The barmaid heard the last word and said: ‘My God, why is everybody so morbid? Murder, murder, murder – war, war, war. What’s the matter with you? You got a kink or something?’

‘Wait and see,’ said Mr Wainewright. ‘I’m not so kinky as you think.’

Jacket, still watching, saw Mr Wainewright’s pale and amorphous mouth bend and stretch until it made a dry smile. For the first time he saw Mr Wainewright’s teeth. He did not like that smile.

The barmaid raised her eyes to the painted ceiling with languid scorn. Jacket observed that she looked downward quickly. Then he heard the whup-whup-whup of the swinging door, and noticed that Mr Wainewright was gone.

* * *

A week passed. John Jacket was eating and drinking at the bar of the ‘Duchess of Douro’ before one o’clock in the afternoon, the day being Wednesday.

‘How’s life?’ he asked the barmaid.

‘So-so,’ she said.

‘Doing anything exciting?’

She hesitated, and said: ‘I ran into a friend of yours last night.’

‘A friend? Of mine?’

‘That little man. What’s his name? A little man. You remember ! That funny little man. Old Murders – I for get what he calls himself. The one that gets himself up like a gangster. Used to go about in a bowler hat. Talks about murders. What is his name?’

‘You mean Wainewright?’

‘That’s it, Wainewright.’

‘How did you manage to run into him, Baby?’

‘It was a funny thing. You know Tuesday’s my day off. I generally go to see my sister. She lives near High Road, Tottenham. I left here about eleven in the morning and there was little what’s-his-name. Wainewright. I walked along Charing Cross Road to get the tram at the end of Tottenham Court Road – you like to stretch your legs on a nice morning like yesterday, don’t you?’

‘Well?’

‘I walk to Hampstead Road, and there he is again.’

‘Wainewright?’

‘Yes. Well, I pay no attention, I catch my tram, I go to my sister’s and spend the afternoon, and we go to the pictures. We get the tram back and go to the Dominion. And when we get out, there he is again!’

‘Wainewright?’

‘That’s right. There he is. So my sister says: “A nice night like this – let’s walk a bit. I’ll walk back with you.” So we walk back here. Well, when we get to the National Gallery, we wait for the lights to change before we cross the road – there he is again.’

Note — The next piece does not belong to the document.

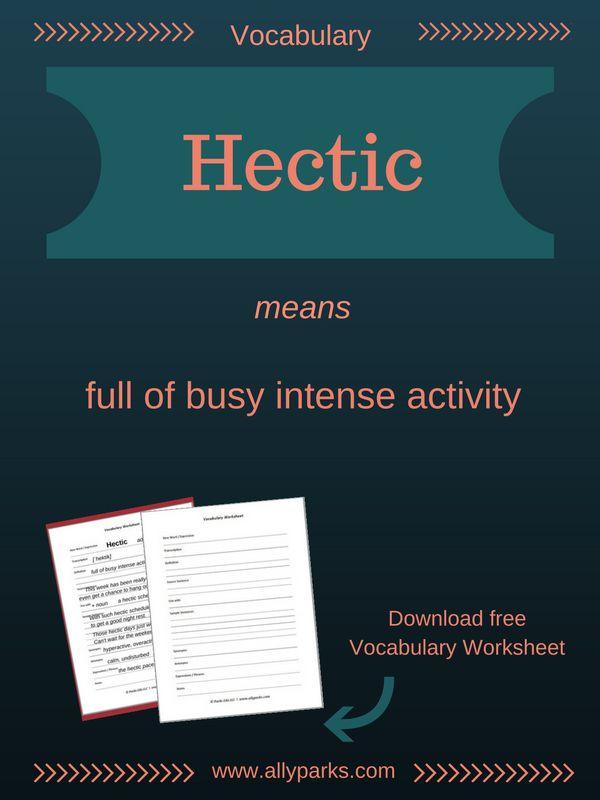 Download free Vocabulary Worksheet, http://www.allyparks.com/english-blog/vocabulary-worksheets-hectic  Vocabulary, esl, efl, English, Inglês, inglés, английский язык, ingles, английские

‘There Wainewright is again?’

‘Uh-huh. So I say to him: “Hallo.” And he says “Hallo,” and walks off again along Charing Cross Road. It was almost as if he was following us.’

‘That’s funny,’ said John Jacket.

‘Coincidence, I dare say. But he’s a funny little man. Do you like him, Mr Jacket?’

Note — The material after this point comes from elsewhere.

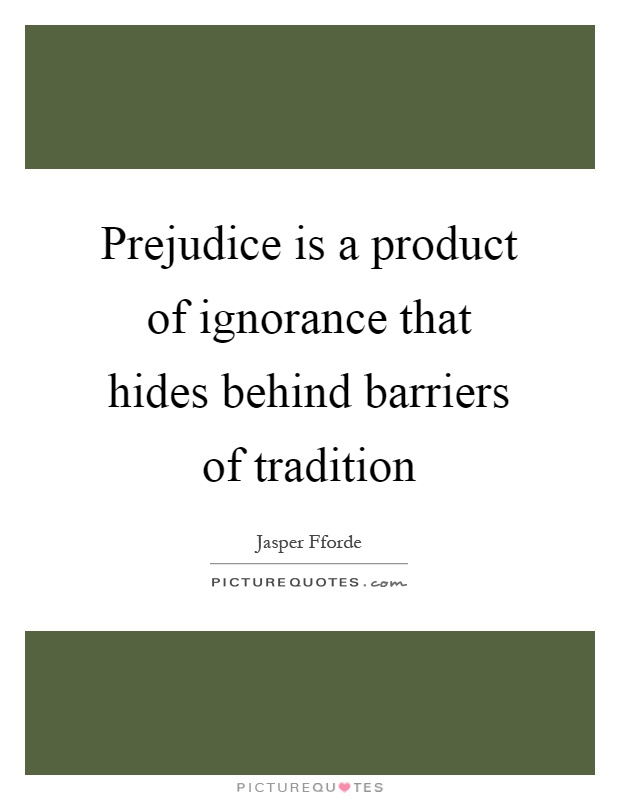 Prejudice is a product of ignorance that hides behind barriers of tradition Picture Quote #1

‘No, Baby, I can’t say I do.’

‘Well,’ said the barmaid, reluctantly, ‘he seems to be all right. But somehow or other I don’t seem to like him very much myself. What’s the matter? What’re you thinking about, all of a sudden?’

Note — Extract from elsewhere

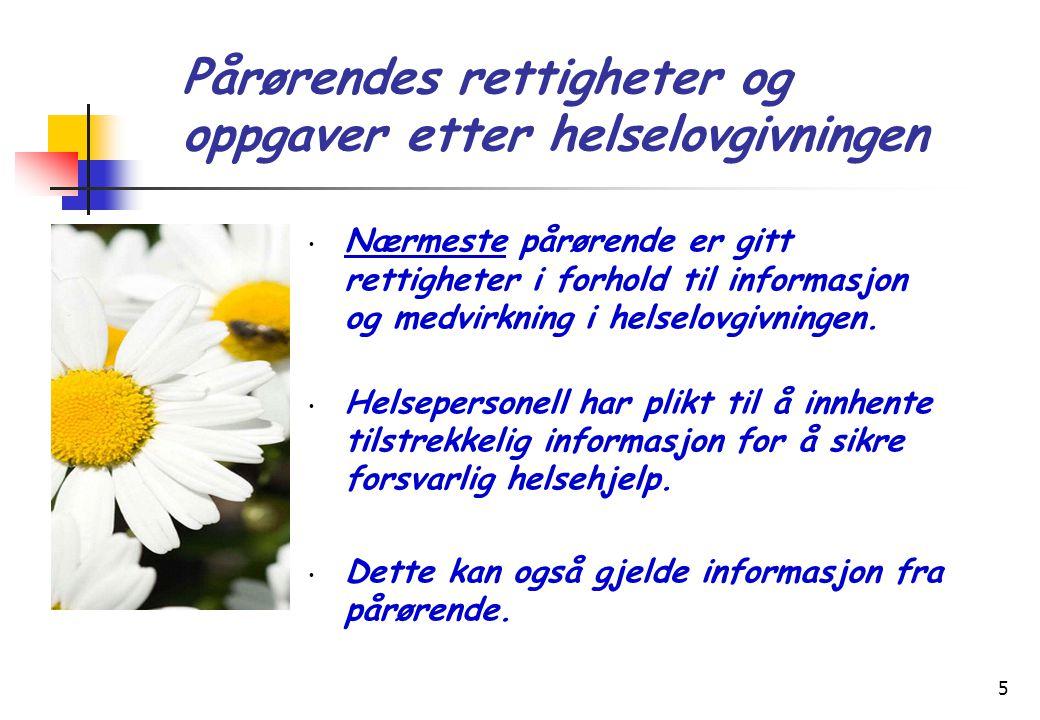 5 • Nærmeste pårørende er gitt rettigheter i forhold til informasjon og medvirkning i helselovgivningen.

‘Nothing, Baby, just nothing.’ Jacket finished his drink, and said: ‘He was outside here. He was at the tram-stop in Hampstead Road. He was at the Dominion. And then he was here again. Is that right?’

‘Yes. Why?’

‘Nothing. When’s your next day off?’

‘Tuesday.’

‘Are you going to your sister’s again?’

‘I generally do,’ said Baby, turning away to serve a soldier.

‘What time d’you get out?’ asked Jacket, when she returned.